What the exercise asks
Restate word for word the entries below, starting at the line with "Photo 13 Citroën" and ending at the line with "Cozy Di.Va City Centre Selanik". Keep both end lines and omit the pictures.

Task inputs
__________
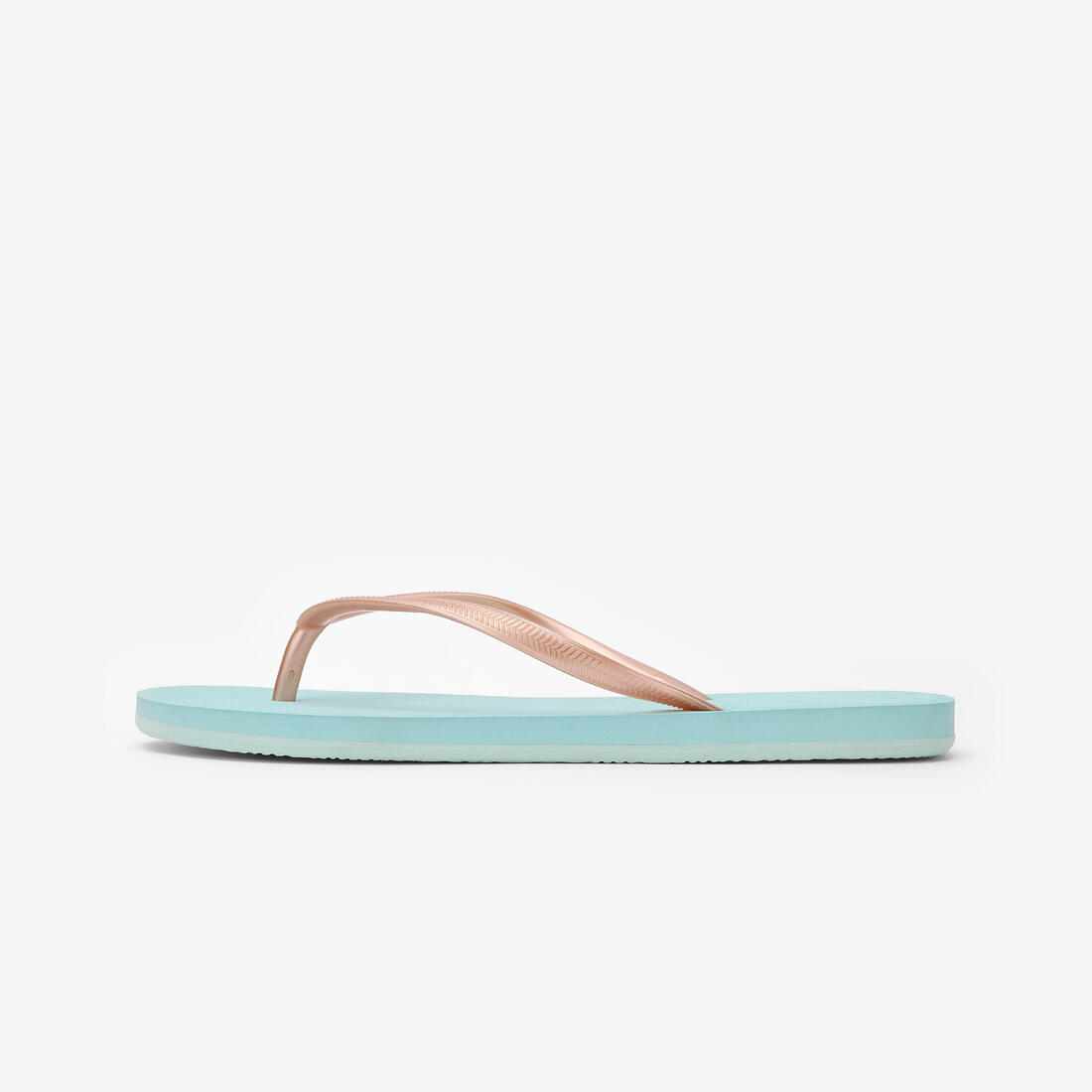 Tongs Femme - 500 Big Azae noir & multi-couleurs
__________
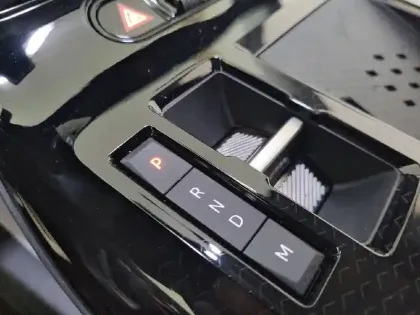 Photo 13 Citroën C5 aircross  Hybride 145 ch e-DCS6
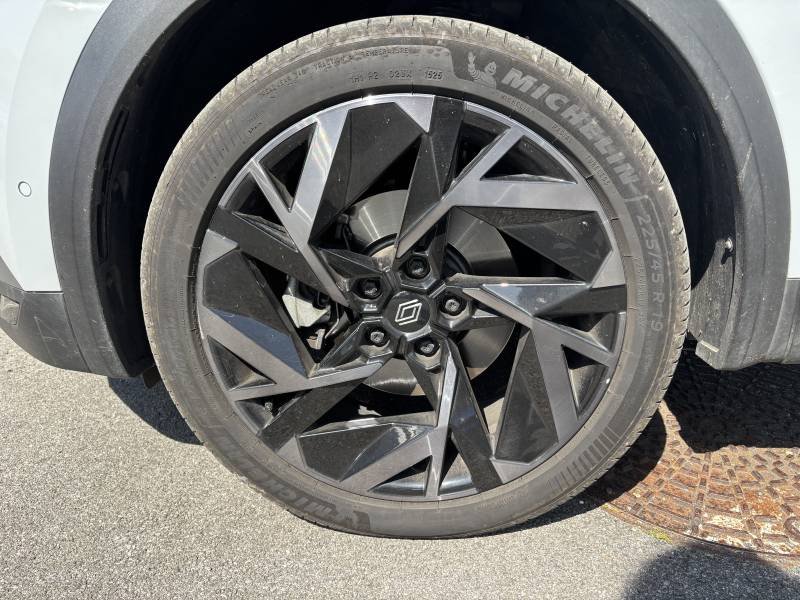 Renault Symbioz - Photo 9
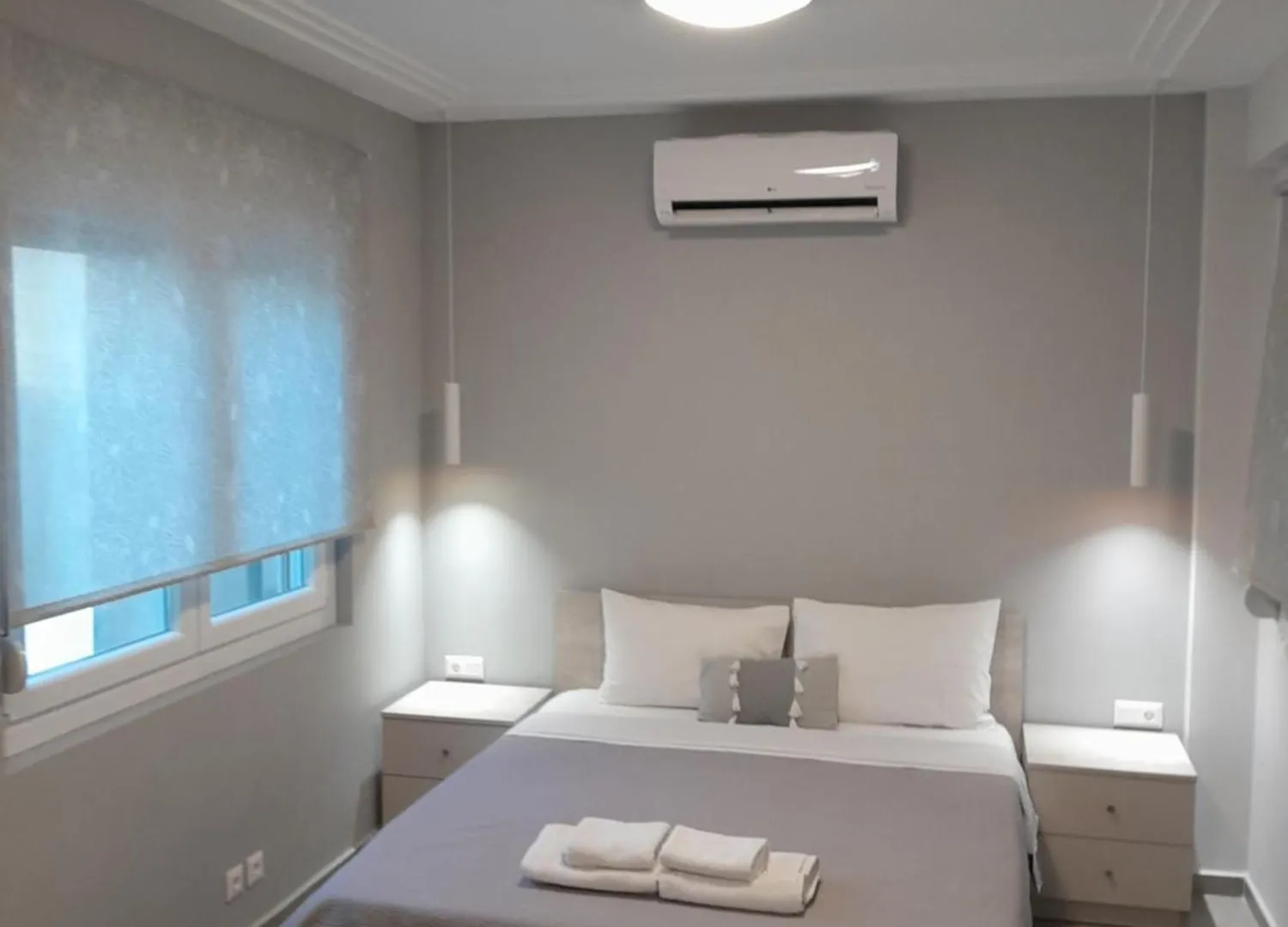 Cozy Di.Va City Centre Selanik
__________
Answer to this task
 Photo 13 Citroën C5 aircross  Hybride 145 ch e-DCS6
 Renault Symbioz - Photo 9
 Cozy Di.Va City Centre Selanik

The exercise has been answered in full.